**AIM OF THE TASK**
Reproduce the items below in full, substituting "most distant" for each occurrence of "farthest" and leaving every other word unchanged.

**RECORDS FOR PROCESSING**
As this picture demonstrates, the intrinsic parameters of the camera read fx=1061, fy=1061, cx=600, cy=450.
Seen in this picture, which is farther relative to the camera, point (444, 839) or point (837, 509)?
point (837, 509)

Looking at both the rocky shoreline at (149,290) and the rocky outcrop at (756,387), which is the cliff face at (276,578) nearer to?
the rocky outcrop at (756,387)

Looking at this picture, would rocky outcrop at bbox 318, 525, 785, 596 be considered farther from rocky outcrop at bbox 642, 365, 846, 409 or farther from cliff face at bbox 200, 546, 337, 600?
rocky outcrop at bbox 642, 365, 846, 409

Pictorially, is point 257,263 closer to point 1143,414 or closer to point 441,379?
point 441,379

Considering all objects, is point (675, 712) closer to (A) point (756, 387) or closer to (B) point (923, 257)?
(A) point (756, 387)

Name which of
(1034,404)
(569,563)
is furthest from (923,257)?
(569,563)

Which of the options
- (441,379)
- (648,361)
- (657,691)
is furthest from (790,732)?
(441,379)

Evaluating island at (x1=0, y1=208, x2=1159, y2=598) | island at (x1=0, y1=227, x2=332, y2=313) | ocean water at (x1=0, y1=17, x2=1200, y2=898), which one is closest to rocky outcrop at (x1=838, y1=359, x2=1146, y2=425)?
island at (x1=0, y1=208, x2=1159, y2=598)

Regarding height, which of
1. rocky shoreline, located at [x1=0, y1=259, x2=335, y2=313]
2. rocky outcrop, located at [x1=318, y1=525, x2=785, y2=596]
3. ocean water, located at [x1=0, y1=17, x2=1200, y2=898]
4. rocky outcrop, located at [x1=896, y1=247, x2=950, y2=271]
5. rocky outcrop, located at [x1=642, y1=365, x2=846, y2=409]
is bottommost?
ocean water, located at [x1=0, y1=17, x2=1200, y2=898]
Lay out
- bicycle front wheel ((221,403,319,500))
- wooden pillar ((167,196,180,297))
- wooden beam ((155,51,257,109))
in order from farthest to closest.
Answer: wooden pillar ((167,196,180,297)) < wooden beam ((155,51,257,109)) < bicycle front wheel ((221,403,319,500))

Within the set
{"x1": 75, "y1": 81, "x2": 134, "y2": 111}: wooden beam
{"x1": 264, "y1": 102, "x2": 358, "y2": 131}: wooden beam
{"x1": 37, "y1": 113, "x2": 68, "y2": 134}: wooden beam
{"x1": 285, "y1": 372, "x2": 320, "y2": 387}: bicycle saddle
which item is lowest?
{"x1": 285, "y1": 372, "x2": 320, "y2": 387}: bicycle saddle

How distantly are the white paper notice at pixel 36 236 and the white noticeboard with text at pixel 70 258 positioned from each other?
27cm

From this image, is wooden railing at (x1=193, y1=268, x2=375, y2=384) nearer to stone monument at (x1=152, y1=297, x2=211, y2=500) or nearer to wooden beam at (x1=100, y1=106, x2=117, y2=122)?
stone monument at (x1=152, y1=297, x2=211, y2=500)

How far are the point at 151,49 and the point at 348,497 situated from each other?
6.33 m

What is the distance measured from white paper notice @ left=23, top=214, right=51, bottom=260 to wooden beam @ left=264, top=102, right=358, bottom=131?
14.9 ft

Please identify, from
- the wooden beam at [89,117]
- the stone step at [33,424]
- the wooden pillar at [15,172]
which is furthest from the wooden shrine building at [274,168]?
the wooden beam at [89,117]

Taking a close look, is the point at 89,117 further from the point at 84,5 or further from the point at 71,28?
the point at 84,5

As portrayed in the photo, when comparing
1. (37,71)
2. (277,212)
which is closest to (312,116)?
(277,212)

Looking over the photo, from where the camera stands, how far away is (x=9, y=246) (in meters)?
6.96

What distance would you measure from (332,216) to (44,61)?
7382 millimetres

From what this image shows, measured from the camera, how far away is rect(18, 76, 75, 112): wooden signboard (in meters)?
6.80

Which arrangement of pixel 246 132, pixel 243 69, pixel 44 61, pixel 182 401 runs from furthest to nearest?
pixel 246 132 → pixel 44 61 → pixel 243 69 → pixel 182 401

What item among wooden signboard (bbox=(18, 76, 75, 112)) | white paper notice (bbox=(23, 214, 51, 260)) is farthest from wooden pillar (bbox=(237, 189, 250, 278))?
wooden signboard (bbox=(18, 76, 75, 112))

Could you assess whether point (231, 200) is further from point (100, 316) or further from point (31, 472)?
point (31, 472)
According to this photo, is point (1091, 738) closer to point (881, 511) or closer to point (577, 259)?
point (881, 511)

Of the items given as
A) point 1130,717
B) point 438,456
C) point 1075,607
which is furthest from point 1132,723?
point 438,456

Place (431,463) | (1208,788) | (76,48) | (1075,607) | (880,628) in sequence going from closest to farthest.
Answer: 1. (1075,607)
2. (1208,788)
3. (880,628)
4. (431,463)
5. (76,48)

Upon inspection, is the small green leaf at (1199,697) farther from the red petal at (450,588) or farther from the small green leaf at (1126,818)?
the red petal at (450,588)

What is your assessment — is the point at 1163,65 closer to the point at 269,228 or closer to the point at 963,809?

**WORKED ANSWER**
As this picture demonstrates, the intrinsic parameters of the camera read fx=1061, fy=1061, cx=600, cy=450.
Seen in this picture, which is farther relative to the camera, point (444, 839) or point (837, 509)?
point (837, 509)

Looking at both the rocky shoreline at (149,290) and the rocky outcrop at (756,387), which is the cliff face at (276,578) nearer to?
the rocky outcrop at (756,387)

Looking at this picture, would rocky outcrop at bbox 318, 525, 785, 596 be considered farther from rocky outcrop at bbox 642, 365, 846, 409 or farther from cliff face at bbox 200, 546, 337, 600?
rocky outcrop at bbox 642, 365, 846, 409

Pictorially, is point 257,263 closer to point 1143,414 or closer to point 441,379?
point 441,379

Considering all objects, is point (675, 712) closer to (A) point (756, 387) or closer to (B) point (923, 257)?
(A) point (756, 387)

Name which of
(1034,404)
(569,563)
is furthest from (923,257)?
(569,563)

Which of the options
- (441,379)
- (648,361)
- (657,691)
is furthest from (790,732)?
(441,379)

Evaluating island at (x1=0, y1=208, x2=1159, y2=598) | island at (x1=0, y1=227, x2=332, y2=313) | ocean water at (x1=0, y1=17, x2=1200, y2=898), which one is closest to rocky outcrop at (x1=838, y1=359, x2=1146, y2=425)?
island at (x1=0, y1=208, x2=1159, y2=598)

Regarding height, which of
1. rocky shoreline, located at [x1=0, y1=259, x2=335, y2=313]
2. rocky outcrop, located at [x1=318, y1=525, x2=785, y2=596]
3. ocean water, located at [x1=0, y1=17, x2=1200, y2=898]
4. rocky outcrop, located at [x1=896, y1=247, x2=950, y2=271]
5. rocky outcrop, located at [x1=642, y1=365, x2=846, y2=409]
is bottommost?
ocean water, located at [x1=0, y1=17, x2=1200, y2=898]
Lay out
- bicycle front wheel ((221,403,319,500))
- wooden pillar ((167,196,180,297))
- wooden beam ((155,51,257,109))
in order from most distant to closest.
Answer: wooden pillar ((167,196,180,297)) < wooden beam ((155,51,257,109)) < bicycle front wheel ((221,403,319,500))

Within the set
{"x1": 75, "y1": 81, "x2": 134, "y2": 111}: wooden beam
{"x1": 264, "y1": 102, "x2": 358, "y2": 131}: wooden beam
{"x1": 37, "y1": 113, "x2": 68, "y2": 134}: wooden beam
{"x1": 285, "y1": 372, "x2": 320, "y2": 387}: bicycle saddle
which item is lowest?
{"x1": 285, "y1": 372, "x2": 320, "y2": 387}: bicycle saddle

How distantly are the white paper notice at pixel 36 236 and the white noticeboard with text at pixel 70 258 positioned from each other?
27cm

From this image, is wooden railing at (x1=193, y1=268, x2=375, y2=384) nearer to stone monument at (x1=152, y1=297, x2=211, y2=500) or nearer to wooden beam at (x1=100, y1=106, x2=117, y2=122)?
stone monument at (x1=152, y1=297, x2=211, y2=500)

How far are the point at 151,49 and the point at 348,497 situated from each other?
6.33 m

What is the distance measured from white paper notice @ left=23, top=214, right=51, bottom=260 to wooden beam @ left=264, top=102, right=358, bottom=131?
14.9 ft

Please identify, from
- the wooden beam at [89,117]
- the stone step at [33,424]
- the wooden pillar at [15,172]
which is furthest from the wooden shrine building at [274,168]?
the wooden beam at [89,117]

Taking a close look, is the point at 89,117 further from the point at 84,5 or further from the point at 71,28?
the point at 84,5

As portrayed in the photo, when comparing
1. (37,71)
2. (277,212)
which is closest to (312,116)?
(277,212)

Looking over the photo, from where the camera stands, how far away is (x=9, y=246) (in meters)?
6.96

What distance would you measure from (332,216) to (44,61)?
7382 millimetres

From what this image shows, measured from the camera, how far away is rect(18, 76, 75, 112): wooden signboard (in meters)?
6.80

Which arrangement of pixel 246 132, pixel 243 69, pixel 44 61, pixel 182 401 runs from furthest to nearest?
pixel 246 132 → pixel 44 61 → pixel 243 69 → pixel 182 401

What item among wooden signboard (bbox=(18, 76, 75, 112)) | white paper notice (bbox=(23, 214, 51, 260)) is most distant from wooden pillar (bbox=(237, 189, 250, 278))?
wooden signboard (bbox=(18, 76, 75, 112))

Could you assess whether point (231, 200) is further from point (100, 316) or further from point (31, 472)?
point (31, 472)
According to this photo, is point (1091, 738) closer to point (881, 511) or closer to point (577, 259)?
point (881, 511)

Of the items given as
A) point 1130,717
B) point 438,456
C) point 1075,607
which is furthest from point 1132,723?
point 438,456

Place (431,463) | (1208,788) | (76,48) | (1075,607) | (880,628) in sequence going from closest to most distant.
Answer: 1. (1075,607)
2. (1208,788)
3. (880,628)
4. (431,463)
5. (76,48)

Upon inspection, is the small green leaf at (1199,697) farther from the red petal at (450,588) or farther from the small green leaf at (1126,818)?
the red petal at (450,588)

What is your assessment — is the point at 1163,65 closer to the point at 269,228 or closer to the point at 963,809?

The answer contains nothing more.